List every line in the records that contains the word "farther".

[Questions about scene geometry]
--*--

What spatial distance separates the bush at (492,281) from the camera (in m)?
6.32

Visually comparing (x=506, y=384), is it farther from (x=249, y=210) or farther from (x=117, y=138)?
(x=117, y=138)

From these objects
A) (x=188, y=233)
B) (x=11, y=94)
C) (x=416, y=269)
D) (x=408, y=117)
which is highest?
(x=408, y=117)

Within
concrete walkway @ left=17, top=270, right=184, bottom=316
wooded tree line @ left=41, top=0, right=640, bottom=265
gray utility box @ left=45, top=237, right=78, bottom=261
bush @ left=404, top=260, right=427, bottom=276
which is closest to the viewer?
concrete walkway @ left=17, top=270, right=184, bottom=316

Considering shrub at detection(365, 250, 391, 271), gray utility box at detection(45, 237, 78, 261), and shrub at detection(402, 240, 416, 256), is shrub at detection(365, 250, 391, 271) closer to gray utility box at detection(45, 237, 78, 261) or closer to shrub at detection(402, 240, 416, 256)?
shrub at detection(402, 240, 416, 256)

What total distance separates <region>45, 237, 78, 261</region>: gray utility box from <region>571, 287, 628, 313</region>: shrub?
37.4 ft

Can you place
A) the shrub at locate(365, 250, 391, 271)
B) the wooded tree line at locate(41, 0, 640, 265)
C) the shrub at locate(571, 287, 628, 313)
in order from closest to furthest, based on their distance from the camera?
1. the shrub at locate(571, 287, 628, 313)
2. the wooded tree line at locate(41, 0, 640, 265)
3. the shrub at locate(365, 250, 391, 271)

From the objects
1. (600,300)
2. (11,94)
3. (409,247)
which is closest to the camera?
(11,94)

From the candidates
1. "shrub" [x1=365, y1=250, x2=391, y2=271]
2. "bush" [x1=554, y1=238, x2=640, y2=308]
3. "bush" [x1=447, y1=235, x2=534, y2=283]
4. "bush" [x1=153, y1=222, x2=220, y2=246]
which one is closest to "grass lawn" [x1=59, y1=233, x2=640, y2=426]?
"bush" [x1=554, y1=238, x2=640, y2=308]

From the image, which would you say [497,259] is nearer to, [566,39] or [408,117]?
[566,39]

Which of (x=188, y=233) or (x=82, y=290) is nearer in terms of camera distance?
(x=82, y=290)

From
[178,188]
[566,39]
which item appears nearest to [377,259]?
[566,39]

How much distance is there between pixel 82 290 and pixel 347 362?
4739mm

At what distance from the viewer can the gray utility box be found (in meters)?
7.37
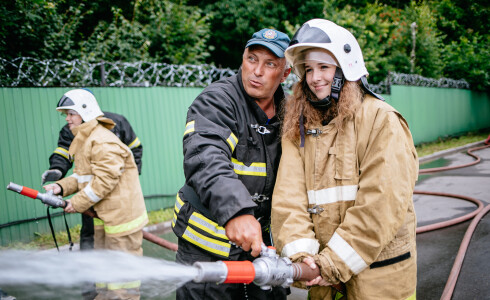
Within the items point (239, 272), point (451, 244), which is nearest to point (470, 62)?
point (451, 244)

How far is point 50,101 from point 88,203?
10.3 feet

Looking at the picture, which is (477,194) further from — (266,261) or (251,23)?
(251,23)

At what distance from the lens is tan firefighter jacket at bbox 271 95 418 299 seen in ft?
6.50

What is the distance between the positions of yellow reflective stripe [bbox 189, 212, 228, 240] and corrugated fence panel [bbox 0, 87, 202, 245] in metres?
4.86

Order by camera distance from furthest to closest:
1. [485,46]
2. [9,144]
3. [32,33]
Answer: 1. [485,46]
2. [32,33]
3. [9,144]

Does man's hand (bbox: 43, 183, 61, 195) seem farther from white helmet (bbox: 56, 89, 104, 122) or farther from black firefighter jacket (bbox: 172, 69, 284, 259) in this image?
black firefighter jacket (bbox: 172, 69, 284, 259)

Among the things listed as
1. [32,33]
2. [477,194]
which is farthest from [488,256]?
[32,33]

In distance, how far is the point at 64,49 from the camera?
933cm

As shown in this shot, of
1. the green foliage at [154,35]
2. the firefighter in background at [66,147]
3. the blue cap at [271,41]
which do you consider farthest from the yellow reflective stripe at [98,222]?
the green foliage at [154,35]

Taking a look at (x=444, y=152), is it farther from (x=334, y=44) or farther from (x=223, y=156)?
(x=223, y=156)

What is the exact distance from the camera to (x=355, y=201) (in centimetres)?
210

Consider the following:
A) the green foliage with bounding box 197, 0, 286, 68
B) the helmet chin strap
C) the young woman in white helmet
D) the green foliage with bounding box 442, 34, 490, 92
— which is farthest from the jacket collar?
the green foliage with bounding box 442, 34, 490, 92

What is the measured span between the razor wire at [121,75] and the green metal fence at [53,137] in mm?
203

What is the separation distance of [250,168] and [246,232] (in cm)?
68
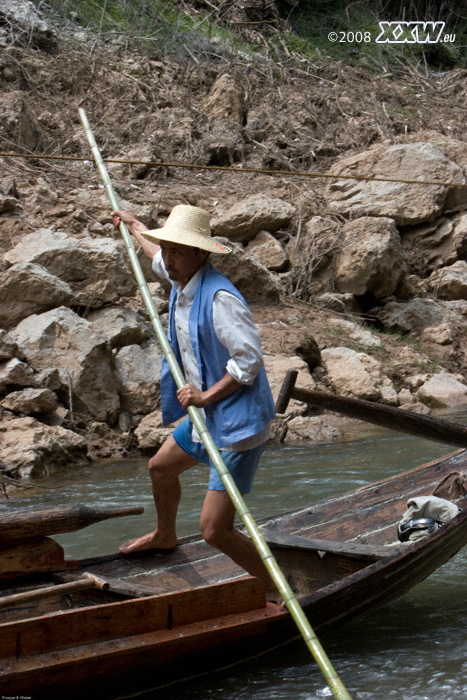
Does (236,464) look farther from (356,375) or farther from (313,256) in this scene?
(313,256)

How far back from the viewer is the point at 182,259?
10.6 ft

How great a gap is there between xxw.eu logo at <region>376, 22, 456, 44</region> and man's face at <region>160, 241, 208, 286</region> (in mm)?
15939

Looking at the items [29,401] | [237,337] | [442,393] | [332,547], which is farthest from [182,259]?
[442,393]

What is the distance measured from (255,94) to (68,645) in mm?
12993

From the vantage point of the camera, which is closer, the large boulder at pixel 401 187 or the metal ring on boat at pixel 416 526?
the metal ring on boat at pixel 416 526

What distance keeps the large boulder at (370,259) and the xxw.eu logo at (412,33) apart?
27.6 feet

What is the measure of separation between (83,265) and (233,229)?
10.2ft

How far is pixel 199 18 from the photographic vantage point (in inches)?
618

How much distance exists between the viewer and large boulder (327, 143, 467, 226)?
11781 mm

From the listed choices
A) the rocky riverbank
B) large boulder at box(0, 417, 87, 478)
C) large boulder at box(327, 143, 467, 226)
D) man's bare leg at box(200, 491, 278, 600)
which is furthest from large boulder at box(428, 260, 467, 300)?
man's bare leg at box(200, 491, 278, 600)

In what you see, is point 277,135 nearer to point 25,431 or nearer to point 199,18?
point 199,18

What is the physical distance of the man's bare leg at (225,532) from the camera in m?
3.10
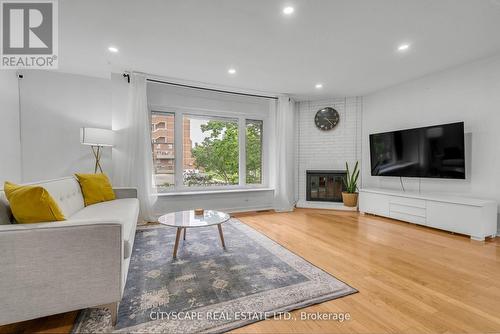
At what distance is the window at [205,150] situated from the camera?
4.18 m

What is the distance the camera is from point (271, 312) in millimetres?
1477

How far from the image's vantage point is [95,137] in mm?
3180

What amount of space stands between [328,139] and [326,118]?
457mm

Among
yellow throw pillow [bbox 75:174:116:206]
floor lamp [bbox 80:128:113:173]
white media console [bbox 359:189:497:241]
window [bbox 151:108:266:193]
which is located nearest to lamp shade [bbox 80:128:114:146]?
floor lamp [bbox 80:128:113:173]

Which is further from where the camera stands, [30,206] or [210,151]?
[210,151]

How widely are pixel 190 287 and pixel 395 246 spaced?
2351 millimetres

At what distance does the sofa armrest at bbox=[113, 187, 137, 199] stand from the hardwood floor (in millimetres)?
1852

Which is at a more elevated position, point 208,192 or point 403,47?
point 403,47

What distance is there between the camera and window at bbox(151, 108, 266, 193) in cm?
418

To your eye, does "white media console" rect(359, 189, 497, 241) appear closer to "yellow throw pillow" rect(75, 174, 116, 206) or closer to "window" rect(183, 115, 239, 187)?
"window" rect(183, 115, 239, 187)

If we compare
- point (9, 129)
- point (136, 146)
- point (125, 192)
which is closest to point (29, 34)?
point (9, 129)

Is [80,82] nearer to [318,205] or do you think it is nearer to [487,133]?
[318,205]

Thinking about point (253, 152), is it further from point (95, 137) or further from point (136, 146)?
point (95, 137)

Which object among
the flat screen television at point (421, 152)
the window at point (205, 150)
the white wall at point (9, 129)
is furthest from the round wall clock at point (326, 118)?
the white wall at point (9, 129)
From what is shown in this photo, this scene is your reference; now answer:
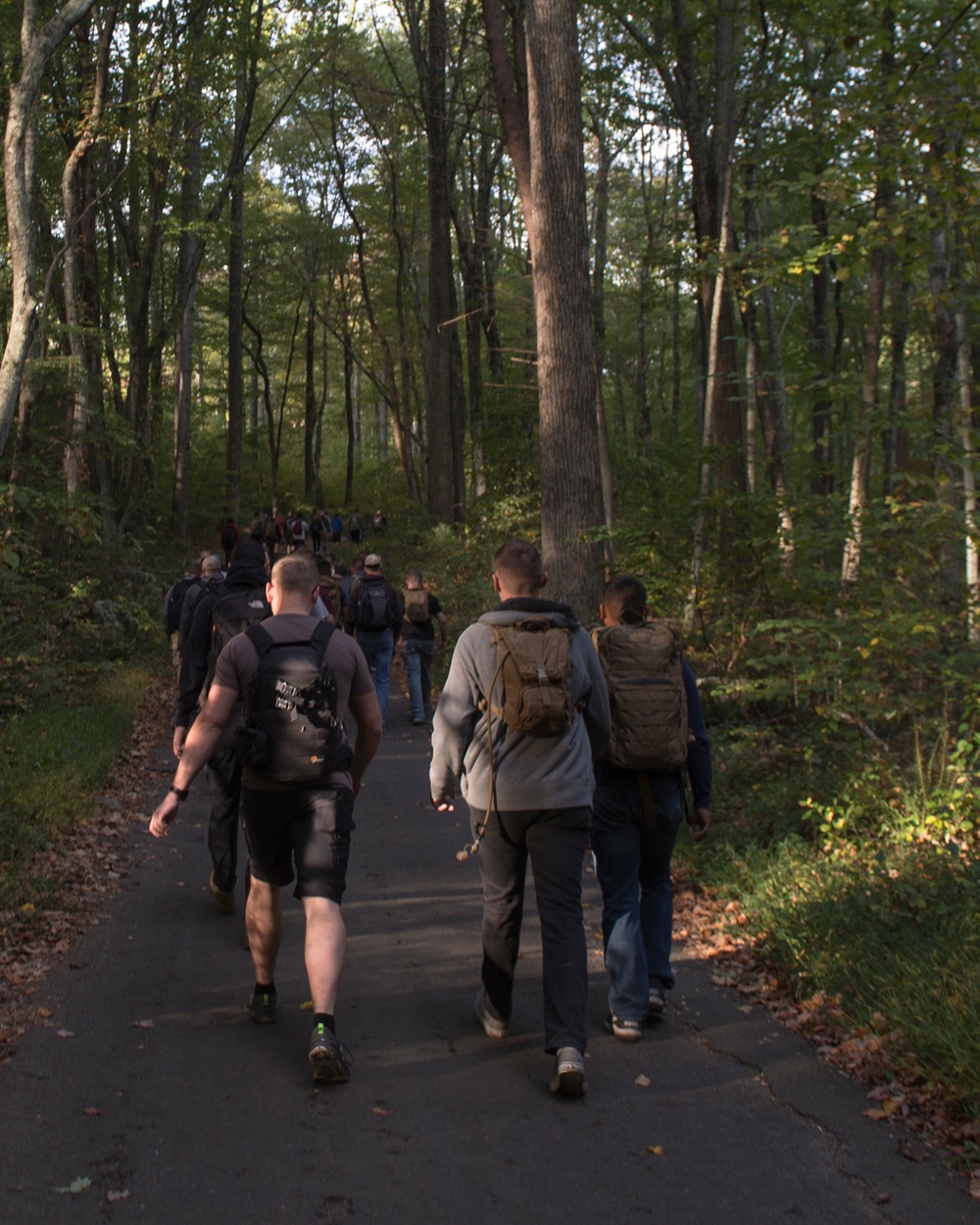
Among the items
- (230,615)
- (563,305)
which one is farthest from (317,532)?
(230,615)

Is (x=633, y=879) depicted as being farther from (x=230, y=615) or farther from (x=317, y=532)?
(x=317, y=532)

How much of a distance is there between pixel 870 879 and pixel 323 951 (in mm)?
3424

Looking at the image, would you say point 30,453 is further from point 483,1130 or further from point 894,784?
point 483,1130

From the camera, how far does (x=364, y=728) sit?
5215mm

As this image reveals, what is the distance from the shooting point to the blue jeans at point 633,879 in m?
5.44

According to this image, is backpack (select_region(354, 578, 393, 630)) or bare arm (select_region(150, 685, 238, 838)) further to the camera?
backpack (select_region(354, 578, 393, 630))

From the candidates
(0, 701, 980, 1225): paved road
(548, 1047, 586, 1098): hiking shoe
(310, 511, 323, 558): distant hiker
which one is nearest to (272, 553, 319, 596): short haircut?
(0, 701, 980, 1225): paved road

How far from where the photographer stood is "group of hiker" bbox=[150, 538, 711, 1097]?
486 cm

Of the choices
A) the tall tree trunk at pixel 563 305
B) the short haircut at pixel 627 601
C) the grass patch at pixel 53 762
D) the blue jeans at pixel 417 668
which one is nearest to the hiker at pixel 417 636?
the blue jeans at pixel 417 668

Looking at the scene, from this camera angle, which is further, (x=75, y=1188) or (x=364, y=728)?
(x=364, y=728)

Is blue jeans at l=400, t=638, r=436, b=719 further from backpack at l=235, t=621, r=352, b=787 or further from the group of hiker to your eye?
backpack at l=235, t=621, r=352, b=787

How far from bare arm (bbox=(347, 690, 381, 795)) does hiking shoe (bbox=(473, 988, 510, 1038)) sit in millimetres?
1172

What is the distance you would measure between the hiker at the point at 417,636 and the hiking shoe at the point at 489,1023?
969 cm

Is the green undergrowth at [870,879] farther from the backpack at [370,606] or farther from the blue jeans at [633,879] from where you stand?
the backpack at [370,606]
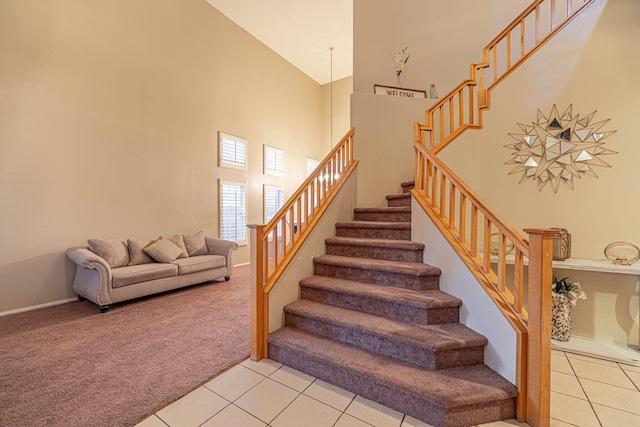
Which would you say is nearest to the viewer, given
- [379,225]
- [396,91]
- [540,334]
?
[540,334]

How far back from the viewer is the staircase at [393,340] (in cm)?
163

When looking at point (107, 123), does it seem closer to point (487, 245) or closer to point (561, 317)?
point (487, 245)

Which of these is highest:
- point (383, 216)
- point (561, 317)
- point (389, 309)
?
point (383, 216)

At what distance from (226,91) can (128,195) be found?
117 inches

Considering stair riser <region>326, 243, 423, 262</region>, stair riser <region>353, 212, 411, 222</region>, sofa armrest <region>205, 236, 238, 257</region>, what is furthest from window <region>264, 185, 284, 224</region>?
stair riser <region>326, 243, 423, 262</region>

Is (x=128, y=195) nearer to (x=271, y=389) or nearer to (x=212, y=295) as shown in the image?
(x=212, y=295)

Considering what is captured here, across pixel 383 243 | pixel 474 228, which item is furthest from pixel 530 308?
pixel 383 243

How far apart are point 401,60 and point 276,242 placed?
3900mm

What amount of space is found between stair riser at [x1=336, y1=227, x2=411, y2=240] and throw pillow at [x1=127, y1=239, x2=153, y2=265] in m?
2.98

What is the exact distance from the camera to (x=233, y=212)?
19.6 feet

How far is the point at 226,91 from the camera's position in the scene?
5766 millimetres

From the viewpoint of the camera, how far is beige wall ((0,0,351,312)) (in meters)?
3.28

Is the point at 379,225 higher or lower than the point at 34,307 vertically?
higher

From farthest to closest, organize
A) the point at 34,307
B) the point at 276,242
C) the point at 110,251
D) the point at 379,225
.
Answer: the point at 110,251 < the point at 34,307 < the point at 379,225 < the point at 276,242
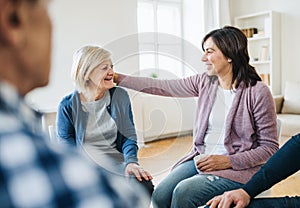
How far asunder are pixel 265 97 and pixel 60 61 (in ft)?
8.25

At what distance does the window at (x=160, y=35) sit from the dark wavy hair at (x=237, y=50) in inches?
87.7

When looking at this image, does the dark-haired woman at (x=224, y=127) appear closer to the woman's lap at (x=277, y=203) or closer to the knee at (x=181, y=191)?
the knee at (x=181, y=191)

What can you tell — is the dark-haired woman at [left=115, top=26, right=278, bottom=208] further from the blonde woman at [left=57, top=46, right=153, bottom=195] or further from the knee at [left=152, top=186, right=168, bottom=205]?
the blonde woman at [left=57, top=46, right=153, bottom=195]

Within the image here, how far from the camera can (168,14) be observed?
4789 millimetres

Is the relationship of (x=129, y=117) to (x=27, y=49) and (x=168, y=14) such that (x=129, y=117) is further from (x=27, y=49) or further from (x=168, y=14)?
(x=168, y=14)

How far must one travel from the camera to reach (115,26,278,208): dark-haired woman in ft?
4.33

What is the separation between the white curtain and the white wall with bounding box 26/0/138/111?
1232 mm

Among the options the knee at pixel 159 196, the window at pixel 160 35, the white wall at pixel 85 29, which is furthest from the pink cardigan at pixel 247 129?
the window at pixel 160 35

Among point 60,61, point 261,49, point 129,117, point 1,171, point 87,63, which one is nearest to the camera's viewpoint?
point 1,171

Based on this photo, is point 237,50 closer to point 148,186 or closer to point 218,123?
point 218,123

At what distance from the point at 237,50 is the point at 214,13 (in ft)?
11.8

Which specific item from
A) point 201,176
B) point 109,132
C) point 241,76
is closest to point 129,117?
point 109,132

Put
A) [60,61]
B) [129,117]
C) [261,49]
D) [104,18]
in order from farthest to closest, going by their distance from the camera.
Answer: [261,49] < [104,18] < [60,61] < [129,117]

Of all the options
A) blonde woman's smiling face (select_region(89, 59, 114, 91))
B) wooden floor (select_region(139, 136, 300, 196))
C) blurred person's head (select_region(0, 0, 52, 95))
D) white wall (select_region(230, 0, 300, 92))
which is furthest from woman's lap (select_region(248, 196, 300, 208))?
white wall (select_region(230, 0, 300, 92))
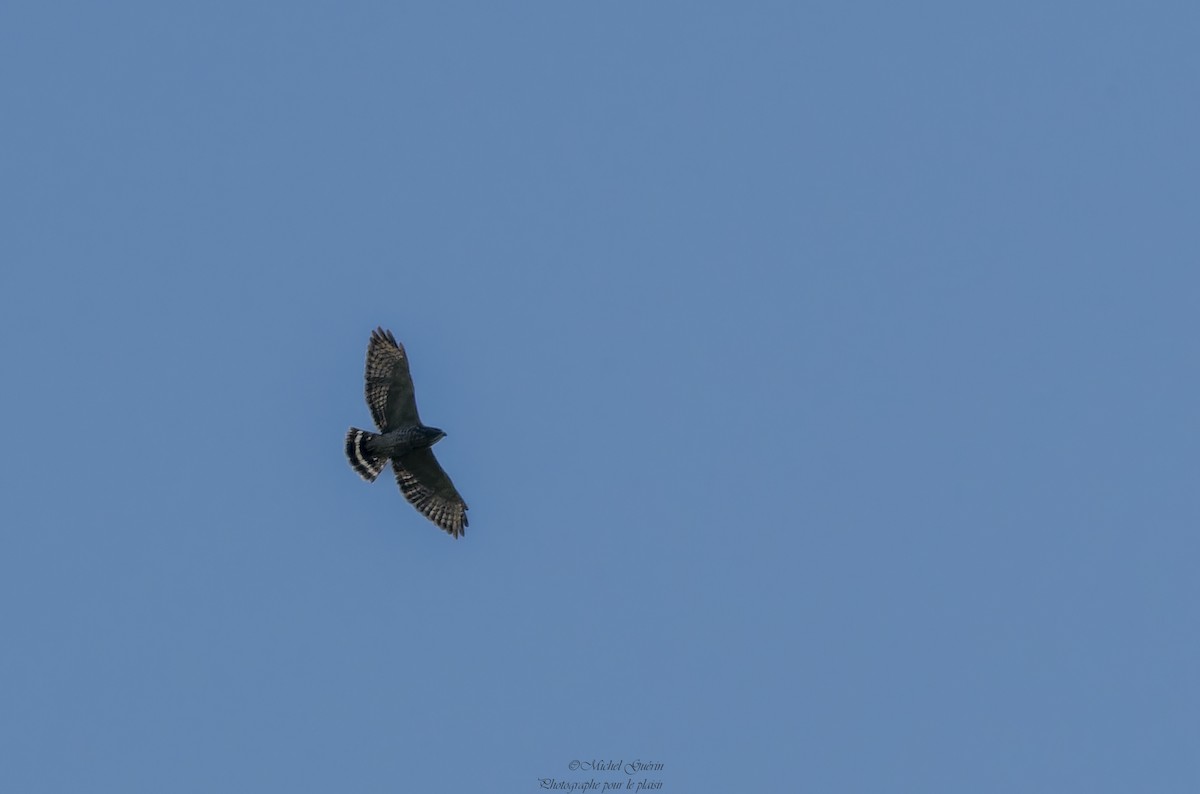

--*--

Written solution:
Visually comparing (x=506, y=384), is it farther from (x=249, y=210) or farther from (x=117, y=138)?
Does man's hand (bbox: 43, 183, 61, 195) seem farther from white helmet (bbox: 56, 89, 104, 122) or farther from black firefighter jacket (bbox: 172, 69, 284, 259) in this image?
Taking a look at (x=444, y=152), is it farther from (x=334, y=44) or farther from (x=223, y=156)?
Does (236,464) look farther from (356,375) or farther from (313,256) in this scene?
Is (x=633, y=879) depicted as being farther from (x=230, y=615) or farther from (x=317, y=532)?
Is the green undergrowth at [870,879] farther from the backpack at [370,606] or farther from the blue jeans at [633,879] from where you stand?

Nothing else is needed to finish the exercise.